### Texto de origen
Comer carne de perro es habitual en Corea del Sur, pero algo está cambiando. Algunos productores arrepentidos han cerrado sus explotaciones caninas y han decidido entregar en adopción casi 200 ejemplares a familias de Estados Unidos.

“Cuando vendía un perro a un distribuidor o a un restaurante, a veces se me saltaban las lágrimas”, confiesa Kim Jin-young, de 53 años, que hasta el mes pasado regentaba junto a su marido una granja con más de un centenar de canes para consumo humano.

Kim ha sido la tercera granjera en unirse a la campaña empezada en enero por Humane Society International (HSI), que ofrece apoyo económico y logístico a quienes deciden cambiar la crianza de perros por otra actividad, en el caso de Kim, la agricultura.

### Qué se pide
a. Explique en una a tres oraciones por qué el texto sobre las granjas caninas de Corea del Sur afirma que algo está cambiando en ese país.
b. Prosiga el texto sobre las granjas caninas de Corea del Sur a partir de su última oración.

Entradas de la colección
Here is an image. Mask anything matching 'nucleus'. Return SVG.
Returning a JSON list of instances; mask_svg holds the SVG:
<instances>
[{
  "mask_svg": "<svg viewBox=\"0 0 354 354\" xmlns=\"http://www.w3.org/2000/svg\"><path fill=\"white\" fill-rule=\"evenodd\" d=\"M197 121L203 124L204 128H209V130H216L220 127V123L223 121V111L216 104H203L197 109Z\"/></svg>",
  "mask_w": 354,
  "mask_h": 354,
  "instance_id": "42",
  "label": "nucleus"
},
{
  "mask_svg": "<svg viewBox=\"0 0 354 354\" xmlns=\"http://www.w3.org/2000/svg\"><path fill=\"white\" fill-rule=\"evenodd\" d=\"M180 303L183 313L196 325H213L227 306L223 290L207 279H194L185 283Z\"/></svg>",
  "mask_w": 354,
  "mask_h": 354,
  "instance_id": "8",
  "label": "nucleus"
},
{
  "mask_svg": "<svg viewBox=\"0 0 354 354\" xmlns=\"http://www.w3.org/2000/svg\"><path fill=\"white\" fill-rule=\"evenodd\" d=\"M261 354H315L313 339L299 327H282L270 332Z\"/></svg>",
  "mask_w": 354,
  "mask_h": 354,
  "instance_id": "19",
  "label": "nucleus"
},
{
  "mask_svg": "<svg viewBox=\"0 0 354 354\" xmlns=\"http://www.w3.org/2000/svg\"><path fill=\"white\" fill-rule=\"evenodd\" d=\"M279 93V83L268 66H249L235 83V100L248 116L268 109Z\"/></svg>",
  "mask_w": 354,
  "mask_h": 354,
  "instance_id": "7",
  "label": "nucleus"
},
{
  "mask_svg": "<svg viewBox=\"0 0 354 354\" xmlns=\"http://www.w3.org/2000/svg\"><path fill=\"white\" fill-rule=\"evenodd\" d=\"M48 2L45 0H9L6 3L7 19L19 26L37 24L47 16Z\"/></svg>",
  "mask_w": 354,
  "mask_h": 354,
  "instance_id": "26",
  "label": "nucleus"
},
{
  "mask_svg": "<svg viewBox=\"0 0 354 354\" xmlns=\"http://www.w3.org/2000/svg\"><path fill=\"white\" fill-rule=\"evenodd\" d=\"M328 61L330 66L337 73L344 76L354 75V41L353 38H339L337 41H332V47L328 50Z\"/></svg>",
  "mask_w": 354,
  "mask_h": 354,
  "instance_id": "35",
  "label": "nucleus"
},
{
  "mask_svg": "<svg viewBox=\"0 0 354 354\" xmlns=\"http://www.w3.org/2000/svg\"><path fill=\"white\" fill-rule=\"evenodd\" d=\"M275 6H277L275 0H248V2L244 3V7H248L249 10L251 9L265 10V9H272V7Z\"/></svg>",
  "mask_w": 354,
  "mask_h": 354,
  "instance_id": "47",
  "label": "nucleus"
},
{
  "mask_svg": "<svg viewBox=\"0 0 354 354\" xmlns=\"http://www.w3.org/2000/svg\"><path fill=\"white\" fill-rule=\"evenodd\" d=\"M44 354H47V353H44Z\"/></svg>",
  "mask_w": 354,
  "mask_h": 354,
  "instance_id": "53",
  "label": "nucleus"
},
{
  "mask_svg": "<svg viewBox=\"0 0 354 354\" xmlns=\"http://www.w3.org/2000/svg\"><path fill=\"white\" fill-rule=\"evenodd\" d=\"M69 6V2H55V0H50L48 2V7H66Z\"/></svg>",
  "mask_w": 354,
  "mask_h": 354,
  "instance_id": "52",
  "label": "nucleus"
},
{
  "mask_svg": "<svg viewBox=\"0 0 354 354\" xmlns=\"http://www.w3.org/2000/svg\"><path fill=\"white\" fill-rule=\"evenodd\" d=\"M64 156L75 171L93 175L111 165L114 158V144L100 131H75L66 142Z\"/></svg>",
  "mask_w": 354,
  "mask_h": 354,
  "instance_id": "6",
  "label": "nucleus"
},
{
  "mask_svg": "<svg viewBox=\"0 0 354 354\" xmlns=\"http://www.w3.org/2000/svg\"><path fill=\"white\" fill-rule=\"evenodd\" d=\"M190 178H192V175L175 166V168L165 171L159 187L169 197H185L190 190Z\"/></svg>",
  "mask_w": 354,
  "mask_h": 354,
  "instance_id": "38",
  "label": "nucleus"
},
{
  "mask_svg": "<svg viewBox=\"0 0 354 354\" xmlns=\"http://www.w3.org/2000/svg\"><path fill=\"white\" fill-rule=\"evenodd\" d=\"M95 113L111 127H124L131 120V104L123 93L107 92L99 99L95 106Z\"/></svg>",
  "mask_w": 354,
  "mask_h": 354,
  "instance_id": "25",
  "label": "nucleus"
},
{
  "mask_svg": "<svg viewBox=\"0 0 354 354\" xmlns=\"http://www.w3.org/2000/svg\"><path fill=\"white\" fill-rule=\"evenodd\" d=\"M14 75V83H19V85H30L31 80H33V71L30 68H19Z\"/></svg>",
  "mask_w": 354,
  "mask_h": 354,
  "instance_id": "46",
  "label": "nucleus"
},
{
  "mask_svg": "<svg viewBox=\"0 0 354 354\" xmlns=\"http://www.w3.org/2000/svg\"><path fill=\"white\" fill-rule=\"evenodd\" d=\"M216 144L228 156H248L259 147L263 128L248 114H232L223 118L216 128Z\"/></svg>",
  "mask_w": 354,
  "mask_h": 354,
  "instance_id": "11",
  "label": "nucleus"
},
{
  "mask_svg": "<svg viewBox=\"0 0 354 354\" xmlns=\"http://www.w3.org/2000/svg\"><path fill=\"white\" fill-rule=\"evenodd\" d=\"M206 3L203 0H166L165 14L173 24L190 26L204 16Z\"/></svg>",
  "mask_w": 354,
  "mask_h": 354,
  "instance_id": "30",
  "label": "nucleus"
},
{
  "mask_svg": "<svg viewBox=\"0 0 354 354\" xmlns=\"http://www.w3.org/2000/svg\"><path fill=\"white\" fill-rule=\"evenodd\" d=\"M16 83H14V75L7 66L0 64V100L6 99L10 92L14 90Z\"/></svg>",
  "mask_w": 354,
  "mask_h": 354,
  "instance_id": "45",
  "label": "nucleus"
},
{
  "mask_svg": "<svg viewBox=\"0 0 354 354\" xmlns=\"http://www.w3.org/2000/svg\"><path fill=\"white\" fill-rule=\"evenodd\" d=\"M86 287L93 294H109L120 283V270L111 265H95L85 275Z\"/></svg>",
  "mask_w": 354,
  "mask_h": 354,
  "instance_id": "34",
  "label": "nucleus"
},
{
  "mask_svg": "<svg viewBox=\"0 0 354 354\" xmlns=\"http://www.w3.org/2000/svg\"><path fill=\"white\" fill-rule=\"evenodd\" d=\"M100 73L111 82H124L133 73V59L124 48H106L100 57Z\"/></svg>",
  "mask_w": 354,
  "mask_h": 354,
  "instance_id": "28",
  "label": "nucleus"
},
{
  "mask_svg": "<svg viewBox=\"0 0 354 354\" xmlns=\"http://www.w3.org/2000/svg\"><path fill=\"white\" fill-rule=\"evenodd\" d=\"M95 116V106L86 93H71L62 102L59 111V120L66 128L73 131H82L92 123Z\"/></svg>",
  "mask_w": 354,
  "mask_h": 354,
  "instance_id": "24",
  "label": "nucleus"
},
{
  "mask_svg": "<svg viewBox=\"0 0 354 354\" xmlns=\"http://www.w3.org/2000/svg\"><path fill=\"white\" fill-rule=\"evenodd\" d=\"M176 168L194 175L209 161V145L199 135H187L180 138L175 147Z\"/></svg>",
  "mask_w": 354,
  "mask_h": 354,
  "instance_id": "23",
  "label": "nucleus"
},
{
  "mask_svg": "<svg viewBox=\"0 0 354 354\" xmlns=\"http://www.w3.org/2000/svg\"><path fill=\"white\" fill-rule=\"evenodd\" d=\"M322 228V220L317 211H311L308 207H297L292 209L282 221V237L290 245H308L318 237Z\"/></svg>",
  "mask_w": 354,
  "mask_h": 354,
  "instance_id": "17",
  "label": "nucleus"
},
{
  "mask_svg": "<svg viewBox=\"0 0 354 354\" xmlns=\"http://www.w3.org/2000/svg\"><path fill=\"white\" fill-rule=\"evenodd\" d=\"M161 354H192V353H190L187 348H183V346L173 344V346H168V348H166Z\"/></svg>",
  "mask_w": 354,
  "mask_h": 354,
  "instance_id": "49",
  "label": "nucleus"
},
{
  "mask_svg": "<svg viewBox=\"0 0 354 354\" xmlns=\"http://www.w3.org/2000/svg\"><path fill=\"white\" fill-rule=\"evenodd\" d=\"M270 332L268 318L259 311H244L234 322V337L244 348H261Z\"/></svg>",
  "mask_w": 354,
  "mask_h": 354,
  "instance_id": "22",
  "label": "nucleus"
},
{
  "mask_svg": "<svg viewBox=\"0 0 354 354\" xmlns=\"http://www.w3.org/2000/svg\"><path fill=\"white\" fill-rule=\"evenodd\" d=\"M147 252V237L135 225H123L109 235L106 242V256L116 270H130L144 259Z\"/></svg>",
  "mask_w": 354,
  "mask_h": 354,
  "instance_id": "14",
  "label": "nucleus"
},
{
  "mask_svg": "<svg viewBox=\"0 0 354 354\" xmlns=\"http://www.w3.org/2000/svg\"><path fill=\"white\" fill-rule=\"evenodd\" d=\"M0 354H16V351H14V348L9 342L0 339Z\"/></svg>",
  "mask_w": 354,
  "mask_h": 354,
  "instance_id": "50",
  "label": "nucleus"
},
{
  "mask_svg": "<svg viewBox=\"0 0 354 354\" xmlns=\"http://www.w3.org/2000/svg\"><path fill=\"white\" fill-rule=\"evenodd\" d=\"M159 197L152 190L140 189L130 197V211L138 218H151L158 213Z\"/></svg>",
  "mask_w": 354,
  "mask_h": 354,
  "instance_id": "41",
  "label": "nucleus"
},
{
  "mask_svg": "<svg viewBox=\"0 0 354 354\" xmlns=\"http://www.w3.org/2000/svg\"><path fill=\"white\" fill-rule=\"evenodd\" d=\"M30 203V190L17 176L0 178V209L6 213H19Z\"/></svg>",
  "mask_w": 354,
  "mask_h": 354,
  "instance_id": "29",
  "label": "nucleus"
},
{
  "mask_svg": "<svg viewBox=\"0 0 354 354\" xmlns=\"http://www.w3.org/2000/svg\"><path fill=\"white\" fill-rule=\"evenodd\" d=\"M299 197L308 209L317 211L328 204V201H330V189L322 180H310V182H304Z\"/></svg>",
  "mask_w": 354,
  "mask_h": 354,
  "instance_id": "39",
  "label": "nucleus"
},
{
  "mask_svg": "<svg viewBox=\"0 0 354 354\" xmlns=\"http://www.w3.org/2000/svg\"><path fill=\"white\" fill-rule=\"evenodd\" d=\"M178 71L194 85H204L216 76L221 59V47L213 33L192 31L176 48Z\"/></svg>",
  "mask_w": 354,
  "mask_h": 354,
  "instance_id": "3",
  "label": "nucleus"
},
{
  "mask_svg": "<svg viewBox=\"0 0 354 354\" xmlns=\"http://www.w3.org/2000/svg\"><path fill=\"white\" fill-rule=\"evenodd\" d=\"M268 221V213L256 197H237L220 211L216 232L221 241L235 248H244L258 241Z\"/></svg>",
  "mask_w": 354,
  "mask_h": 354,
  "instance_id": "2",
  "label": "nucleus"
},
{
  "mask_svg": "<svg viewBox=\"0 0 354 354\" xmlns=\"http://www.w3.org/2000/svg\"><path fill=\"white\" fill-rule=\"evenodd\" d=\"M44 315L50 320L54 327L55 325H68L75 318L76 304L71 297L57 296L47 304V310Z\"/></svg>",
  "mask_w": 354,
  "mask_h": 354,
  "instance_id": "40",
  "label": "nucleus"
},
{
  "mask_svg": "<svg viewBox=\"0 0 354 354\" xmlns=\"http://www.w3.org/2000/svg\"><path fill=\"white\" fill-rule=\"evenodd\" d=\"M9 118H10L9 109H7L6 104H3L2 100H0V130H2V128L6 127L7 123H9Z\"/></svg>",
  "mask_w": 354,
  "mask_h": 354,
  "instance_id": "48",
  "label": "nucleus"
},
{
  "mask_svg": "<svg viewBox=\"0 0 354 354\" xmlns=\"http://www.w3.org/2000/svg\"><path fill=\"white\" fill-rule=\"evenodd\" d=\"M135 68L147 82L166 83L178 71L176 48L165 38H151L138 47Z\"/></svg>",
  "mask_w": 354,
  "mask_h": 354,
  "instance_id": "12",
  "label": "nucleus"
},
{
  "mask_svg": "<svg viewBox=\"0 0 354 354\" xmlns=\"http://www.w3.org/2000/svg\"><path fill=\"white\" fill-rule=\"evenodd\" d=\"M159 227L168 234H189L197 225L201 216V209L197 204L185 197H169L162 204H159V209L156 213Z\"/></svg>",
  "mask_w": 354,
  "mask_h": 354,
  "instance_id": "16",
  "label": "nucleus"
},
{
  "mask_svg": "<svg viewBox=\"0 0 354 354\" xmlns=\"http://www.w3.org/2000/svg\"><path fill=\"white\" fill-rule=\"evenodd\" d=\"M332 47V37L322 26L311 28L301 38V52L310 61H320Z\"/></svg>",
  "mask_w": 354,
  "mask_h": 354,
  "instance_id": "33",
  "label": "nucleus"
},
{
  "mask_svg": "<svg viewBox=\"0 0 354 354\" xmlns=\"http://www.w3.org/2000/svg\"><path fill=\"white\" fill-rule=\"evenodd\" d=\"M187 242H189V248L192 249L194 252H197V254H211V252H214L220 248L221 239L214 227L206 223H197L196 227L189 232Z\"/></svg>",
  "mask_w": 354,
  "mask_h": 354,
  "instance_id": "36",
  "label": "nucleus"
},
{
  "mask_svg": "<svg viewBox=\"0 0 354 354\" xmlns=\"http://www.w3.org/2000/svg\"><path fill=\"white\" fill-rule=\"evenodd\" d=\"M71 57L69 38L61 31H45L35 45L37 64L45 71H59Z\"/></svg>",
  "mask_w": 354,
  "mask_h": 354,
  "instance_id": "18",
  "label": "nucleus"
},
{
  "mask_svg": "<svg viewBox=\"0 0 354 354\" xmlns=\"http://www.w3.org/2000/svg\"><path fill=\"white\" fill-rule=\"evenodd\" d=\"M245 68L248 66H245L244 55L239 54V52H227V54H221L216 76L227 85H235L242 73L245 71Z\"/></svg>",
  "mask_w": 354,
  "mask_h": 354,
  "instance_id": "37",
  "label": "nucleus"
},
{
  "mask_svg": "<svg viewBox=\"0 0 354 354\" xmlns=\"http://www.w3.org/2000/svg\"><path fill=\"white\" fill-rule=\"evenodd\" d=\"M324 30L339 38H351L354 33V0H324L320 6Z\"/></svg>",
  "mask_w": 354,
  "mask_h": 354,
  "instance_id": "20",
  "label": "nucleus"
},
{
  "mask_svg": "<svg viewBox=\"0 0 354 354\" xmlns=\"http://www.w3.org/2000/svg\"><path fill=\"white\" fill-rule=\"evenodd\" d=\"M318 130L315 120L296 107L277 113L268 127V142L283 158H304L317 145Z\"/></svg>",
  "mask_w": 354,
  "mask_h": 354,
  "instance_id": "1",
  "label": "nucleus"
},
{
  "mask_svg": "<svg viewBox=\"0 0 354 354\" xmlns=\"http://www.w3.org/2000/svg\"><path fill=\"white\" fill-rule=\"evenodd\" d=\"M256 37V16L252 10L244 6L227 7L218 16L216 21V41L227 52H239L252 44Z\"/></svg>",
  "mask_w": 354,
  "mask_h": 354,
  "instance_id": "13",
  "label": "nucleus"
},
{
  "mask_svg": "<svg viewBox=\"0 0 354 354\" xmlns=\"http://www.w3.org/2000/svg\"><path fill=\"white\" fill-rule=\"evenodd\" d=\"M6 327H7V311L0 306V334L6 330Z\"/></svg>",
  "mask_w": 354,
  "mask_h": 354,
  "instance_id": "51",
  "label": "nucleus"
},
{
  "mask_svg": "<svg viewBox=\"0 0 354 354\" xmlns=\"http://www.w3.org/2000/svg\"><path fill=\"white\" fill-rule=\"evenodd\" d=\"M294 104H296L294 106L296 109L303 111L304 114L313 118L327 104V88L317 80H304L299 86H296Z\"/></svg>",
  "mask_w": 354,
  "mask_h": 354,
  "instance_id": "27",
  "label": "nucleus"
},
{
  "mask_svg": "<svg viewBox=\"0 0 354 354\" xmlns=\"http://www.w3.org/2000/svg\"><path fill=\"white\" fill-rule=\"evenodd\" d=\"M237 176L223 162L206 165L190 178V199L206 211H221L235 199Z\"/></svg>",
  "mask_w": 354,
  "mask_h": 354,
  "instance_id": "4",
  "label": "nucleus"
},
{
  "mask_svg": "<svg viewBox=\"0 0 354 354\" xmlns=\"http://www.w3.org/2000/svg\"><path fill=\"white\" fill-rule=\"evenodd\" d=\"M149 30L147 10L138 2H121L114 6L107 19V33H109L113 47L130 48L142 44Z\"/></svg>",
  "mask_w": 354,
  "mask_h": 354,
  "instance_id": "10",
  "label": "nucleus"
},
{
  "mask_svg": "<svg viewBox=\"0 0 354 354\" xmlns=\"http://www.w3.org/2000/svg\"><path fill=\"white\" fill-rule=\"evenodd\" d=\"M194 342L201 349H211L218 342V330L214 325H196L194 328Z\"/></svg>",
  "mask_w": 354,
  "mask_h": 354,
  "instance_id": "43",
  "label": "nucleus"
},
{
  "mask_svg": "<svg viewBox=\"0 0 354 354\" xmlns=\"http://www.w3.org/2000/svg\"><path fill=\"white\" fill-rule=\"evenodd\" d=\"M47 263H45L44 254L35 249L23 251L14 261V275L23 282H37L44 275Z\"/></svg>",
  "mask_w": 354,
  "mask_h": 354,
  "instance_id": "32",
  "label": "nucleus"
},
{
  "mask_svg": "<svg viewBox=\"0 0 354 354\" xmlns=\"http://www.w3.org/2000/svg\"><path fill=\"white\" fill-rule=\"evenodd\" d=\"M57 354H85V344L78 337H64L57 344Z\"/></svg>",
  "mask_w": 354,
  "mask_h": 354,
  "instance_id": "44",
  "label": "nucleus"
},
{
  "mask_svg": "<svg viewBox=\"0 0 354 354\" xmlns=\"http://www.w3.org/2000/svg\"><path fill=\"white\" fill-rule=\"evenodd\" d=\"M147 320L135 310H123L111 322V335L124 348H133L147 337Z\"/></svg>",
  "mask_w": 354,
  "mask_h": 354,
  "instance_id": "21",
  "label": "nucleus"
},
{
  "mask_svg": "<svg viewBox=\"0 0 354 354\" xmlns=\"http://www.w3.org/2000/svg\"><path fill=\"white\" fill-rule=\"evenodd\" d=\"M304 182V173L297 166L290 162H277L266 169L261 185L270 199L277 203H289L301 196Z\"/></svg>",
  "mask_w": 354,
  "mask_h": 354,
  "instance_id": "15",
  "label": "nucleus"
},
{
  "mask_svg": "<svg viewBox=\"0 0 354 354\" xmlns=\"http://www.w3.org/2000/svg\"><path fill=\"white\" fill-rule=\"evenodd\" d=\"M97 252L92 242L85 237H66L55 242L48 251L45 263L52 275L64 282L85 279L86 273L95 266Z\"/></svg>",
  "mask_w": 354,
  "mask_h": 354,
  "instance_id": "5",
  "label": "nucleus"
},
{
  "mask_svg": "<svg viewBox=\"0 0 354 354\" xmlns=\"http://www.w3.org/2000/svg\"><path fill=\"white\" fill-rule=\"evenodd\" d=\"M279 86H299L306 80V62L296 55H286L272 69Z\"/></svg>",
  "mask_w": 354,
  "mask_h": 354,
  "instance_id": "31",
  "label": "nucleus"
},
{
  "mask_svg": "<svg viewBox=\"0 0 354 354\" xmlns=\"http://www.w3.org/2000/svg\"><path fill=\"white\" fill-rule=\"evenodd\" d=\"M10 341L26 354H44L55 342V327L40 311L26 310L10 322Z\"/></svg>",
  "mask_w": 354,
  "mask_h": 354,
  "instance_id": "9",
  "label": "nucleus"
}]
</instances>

### Respuestas
a. Porque algunos productores arrepentidos han cerrado sus explotaciones caninas. Además, han decidido entregar en adopción casi 200 ejemplares a familias de Estados Unidos.

b.
La oenegé defensora de los animales, con sede en Washington, ha liberado así a 186 perros surcoreanos para enviarlos por avión a San Francisco (EU), donde les esperan sus nuevas familias adoptivas.

“Queda mucho trabajo por hacer”, reconoce Kelly OMeara, responsable de animales en HSI. En Corea del Sur hay todavía más de 17 mil granjas activas y cada año se comen 2 millones de perros, según datos del Ministerio de Medio Ambiente.

La carne de perro o kaegogi es desde hace miles de años parte de la dieta coreana, pues se le atribuyen propiedades beneficiosas, como incrementar el vigor sexual.